◆ **Aim**:
Render the records from the line containing "By what distance" through the end of the records as a Markdown table with columns Row and Text. Number each line in Row, and omit blank lines.

* * * *

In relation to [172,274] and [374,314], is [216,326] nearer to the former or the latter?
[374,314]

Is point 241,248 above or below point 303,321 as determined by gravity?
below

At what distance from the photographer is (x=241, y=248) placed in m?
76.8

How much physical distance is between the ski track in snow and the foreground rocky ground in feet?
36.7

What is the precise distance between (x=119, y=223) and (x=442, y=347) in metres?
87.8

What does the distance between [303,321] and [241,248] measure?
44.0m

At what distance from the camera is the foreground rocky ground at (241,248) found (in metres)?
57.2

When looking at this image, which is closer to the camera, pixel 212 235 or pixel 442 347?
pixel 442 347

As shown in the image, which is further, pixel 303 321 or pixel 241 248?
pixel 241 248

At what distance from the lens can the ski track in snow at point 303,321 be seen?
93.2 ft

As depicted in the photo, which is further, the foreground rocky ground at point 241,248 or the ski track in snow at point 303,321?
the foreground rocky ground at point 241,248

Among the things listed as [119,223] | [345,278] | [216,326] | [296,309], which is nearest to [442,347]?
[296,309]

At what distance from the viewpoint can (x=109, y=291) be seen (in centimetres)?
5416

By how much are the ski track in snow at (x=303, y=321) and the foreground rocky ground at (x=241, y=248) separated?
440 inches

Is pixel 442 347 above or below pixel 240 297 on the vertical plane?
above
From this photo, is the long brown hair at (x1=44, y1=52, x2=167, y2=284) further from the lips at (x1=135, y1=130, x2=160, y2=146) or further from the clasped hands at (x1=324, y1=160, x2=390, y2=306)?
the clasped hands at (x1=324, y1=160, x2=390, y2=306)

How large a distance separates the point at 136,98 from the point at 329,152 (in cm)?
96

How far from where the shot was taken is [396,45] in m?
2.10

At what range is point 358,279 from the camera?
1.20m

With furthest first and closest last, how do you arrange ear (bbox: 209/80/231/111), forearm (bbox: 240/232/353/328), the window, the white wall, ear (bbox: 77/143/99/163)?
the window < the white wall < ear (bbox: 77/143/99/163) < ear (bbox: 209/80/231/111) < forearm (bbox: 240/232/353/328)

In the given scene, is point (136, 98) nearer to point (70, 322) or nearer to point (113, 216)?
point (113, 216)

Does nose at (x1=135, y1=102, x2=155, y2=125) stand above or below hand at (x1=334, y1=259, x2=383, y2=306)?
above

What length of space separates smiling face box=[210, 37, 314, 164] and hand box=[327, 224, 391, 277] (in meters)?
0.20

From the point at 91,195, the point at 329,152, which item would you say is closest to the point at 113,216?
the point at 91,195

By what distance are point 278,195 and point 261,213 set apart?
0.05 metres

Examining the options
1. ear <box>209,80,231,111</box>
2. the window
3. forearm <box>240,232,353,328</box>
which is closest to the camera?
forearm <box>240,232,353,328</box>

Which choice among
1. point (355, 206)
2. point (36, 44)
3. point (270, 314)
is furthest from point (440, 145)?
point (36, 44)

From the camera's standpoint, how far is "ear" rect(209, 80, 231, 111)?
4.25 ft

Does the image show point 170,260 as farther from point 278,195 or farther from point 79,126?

* * * *

◆ **Answer to this exercise**:
| Row | Text |
|---|---|
| 1 | By what distance are point 278,195 and point 261,213 set apart? |
| 2 | 0.05 metres |
| 3 | Examining the options |
| 4 | 1. ear <box>209,80,231,111</box> |
| 5 | 2. the window |
| 6 | 3. forearm <box>240,232,353,328</box> |
| 7 | which is closest to the camera? |
| 8 | forearm <box>240,232,353,328</box> |
| 9 | Which choice among |
| 10 | 1. point (355, 206) |
| 11 | 2. point (36, 44) |
| 12 | 3. point (270, 314) |
| 13 | is furthest from point (440, 145)? |
| 14 | point (36, 44) |
| 15 | From the camera's standpoint, how far is "ear" rect(209, 80, 231, 111)? |
| 16 | 4.25 ft |
| 17 | Does the image show point 170,260 as farther from point 278,195 or farther from point 79,126? |